Comment sont tes CFF à toi? – Partie 4

En gare de Berne, nous espérions croiser un Conseiller fédéral. Cela n’a pas été le cas. Mais nous avons fait la connaissance d’autres personnes tout aussi intéressantes.

Nos clientes et nos clients nous disent ce qu’ils pensent des CFF
Nos clientes et nos clients nous disent ce qu’ils pensent des CFF

Si l’on veut connaître les relations que la Suisse entretient avec les CFF, il est impossible d’éviter la capitale. Nous nous sommes placés au centre de la gare, au point de rendez-vous, et avons abordé des gens qui ne nous paraissaient pas trop pressés. Par exemple, Ernst Meili, 69 ans, d’Eschlikon, attend sa femme.

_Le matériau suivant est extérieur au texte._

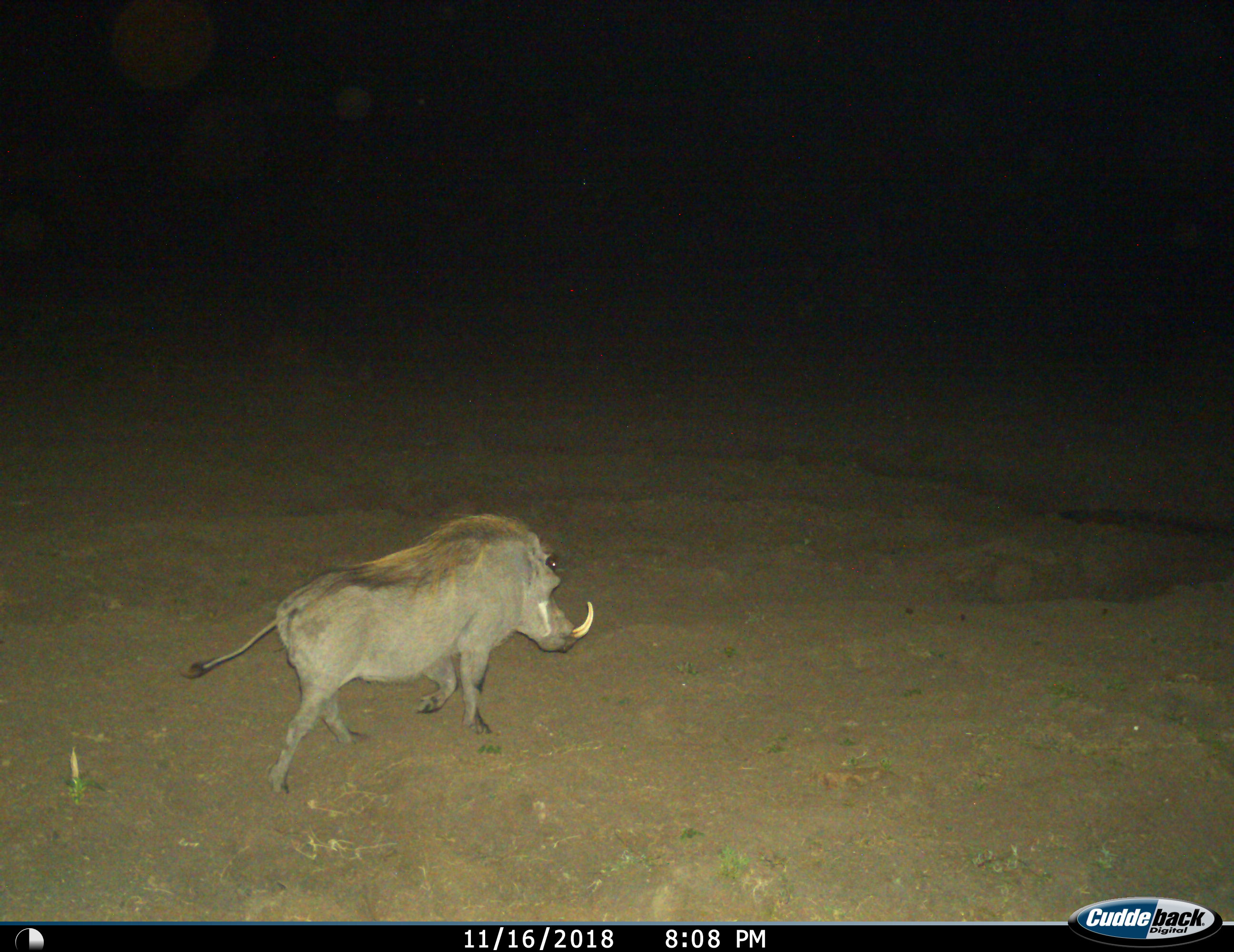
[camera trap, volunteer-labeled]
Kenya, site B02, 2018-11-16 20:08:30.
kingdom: Animalia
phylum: Chordata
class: Mammalia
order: Artiodactyla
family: Suidae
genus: Phacochoerus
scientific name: Phacochoerus africanus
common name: warthog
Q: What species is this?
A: Warthog (Phacochoerus africanus).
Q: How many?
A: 1.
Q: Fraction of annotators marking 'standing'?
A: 0%.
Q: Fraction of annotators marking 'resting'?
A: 0%.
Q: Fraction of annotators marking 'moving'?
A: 100%.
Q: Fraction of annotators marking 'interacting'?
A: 0%.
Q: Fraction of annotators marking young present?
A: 0%.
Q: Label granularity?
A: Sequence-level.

Ernst Meili est sur le point d’emprunter une rame automotrice pour Romanshorn

«Mes CFF à moi font un super travail»

«Mon premier souvenir d’un voyage en train est une course d’école en 1957. Nous étions assis sur des bancs de bois et nous devions ouvrir ou fermer les fenêtres au moyen de lanières de cuir. Je viens d’organiser le voyage annuel de notre société sportive. Nous irons à Romanshorn pour visiter le dépôt des locomotives. Nous nous y rendons avec une rame automotrice mise en service l’année même où notre société a été fondée. La technique ne m’intéresse pas plus que ça, mais je trouve que la mobilité et la politique des transports sont des thèmes captivants. Les CFF font un super travail. Celles et ceux qui se plaignent ne se rendent pas forcément compte que tout cela se passe à un niveau très élevé.»

John Ma, 31 ans, de Berne, est en train de consulter les horaires sur le tableau d’affichage général. Comme son train part seulement dans un quart d’heure, il discute volontiers un peu avec nous. John Ma est graphiste, il dessine avant tout lorsqu’il est en déplacement.

Au temps où John Ma faisait son apprentissage, il était encore permis de fumer dans les trains.

«Mes CFF à moi construisent des ponts»

«Depuis que j’habite à Berne et que j’y travaille, je ne prends plus beaucoup le train. Mais avant, je me rendais chaque jour de Thoune à Berne. Lorsque je faisais mon apprentissage à Belp, il était encore permis de fumer dans les trains. Quand je repense à la manière dont je m’en fumais une à sept heures du matin dans le compartiment fumeur, je me sens presque mal… c’est dégoûtant! Je prends encore le train pour mes loisirs, si je n’ai pas le choix, puisque je fais de la varappe. Mon expérience la plus remarquable, c’est lorsqu’un train est resté arrêté. Nous avons d’abord attendu une heure, puis deux, puis un autre train est arrivé sur la voie d’à côté. Les CFF ont ensuite aménagé un pont entre les deux trains afin de nous permettre de passer de l’un à l’autre. C’était cool.»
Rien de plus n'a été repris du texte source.